Stability-AI / stablediffusion

High-Resolution Image Synthesis with Latent Diffusion Models
MIT License
38.78k stars 5k forks source link

Compound Concepts/Linguistic Grouping #222

Open Void2258 opened 1 year ago

Void2258 commented 1 year ago

A big issue with many generations is 'prompt bleeding'. Descriptors meant to be assigned to one concept will apply to the whole image, ie red car producing a car, which may be red, but the red applying throughout the image, not just to the car (to clothing, to hair, to eyes, to background objects that are not cars). While colors are the most common issue here, there are plenty of other situations where the inability to group things into a single concept that will not apply to the whole image causes problems, ie attempting to make a dress made of vines will tend to cause vines everywhere in the image, and possibly not on the dress as the model does not have much training data with dresses and vines together.

The issue is that SD does not understand noun and adjective attachment naturally (ie does not know that a single concept is stated with multiple words in a particular sequence, and treats words individually) and there is not a way to indicate this grouping manually (parenthesis have been use to group for emphasis, but not to group syntactically). To avoid breaking existing prompts, I propose {red car} to indicate that the red should apply only to the car and not to any other part of the image.

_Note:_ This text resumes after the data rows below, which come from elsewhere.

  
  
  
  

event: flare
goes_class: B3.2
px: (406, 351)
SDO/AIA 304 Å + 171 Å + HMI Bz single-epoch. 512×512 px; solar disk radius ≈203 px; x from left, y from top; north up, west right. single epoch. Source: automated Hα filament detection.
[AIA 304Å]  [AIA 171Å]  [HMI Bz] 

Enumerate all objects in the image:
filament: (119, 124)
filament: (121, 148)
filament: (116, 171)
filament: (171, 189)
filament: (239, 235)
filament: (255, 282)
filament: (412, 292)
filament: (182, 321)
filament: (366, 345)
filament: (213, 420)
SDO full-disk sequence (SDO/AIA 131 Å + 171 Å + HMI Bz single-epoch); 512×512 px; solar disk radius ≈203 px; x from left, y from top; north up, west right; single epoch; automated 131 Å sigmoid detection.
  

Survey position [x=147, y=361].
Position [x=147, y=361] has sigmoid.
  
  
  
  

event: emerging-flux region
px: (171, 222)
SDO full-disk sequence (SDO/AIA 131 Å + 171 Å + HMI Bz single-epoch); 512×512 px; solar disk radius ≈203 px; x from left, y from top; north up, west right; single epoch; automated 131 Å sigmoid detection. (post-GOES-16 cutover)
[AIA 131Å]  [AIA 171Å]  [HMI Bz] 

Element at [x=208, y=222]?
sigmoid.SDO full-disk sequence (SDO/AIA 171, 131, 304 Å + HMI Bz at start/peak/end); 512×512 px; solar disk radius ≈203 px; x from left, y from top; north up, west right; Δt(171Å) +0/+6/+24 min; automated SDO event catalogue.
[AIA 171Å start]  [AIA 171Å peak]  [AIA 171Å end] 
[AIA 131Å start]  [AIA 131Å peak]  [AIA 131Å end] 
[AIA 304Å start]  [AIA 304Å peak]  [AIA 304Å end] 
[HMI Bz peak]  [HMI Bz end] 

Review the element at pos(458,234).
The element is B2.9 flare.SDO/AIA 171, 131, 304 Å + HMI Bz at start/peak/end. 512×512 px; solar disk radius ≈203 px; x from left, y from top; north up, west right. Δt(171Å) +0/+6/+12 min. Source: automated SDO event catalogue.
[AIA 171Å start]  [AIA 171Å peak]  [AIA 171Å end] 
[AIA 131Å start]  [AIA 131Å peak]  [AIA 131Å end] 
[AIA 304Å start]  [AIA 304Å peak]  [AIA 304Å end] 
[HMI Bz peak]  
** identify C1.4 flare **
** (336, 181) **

This would also allow for more precise and detailed images, as it will now be possible to specify different colors, styles, to force concepts that might otherwise not be understood by the model as grouped, etc. for different parts of the image without cross influence.

Example: Photo of a {{plate mail armored} rat}, standing on a {red car}, {modern street} with {{blue banners} flapping} in the wind, {cyberpunk crowd} walks past... This prompt would be a hard to prevent from becoming chaotic under the current system; the red being mentioned early would tend to go everywhere in the image rather than just sticking to the card (possibly even overriding the blue on the banner, unless you weight the blue, which then might overtake the red and back and forth), while the plate mail armor could have difficultly being mapped to the rat (as this is not something commonly in the training set, so most models would tend to end up producing an armored human and a rat separately).

Void2258 commented 1 year ago

Cutoff modules essentially do something similar to what this is about, but in a very complex, more limited, and unintuitive way.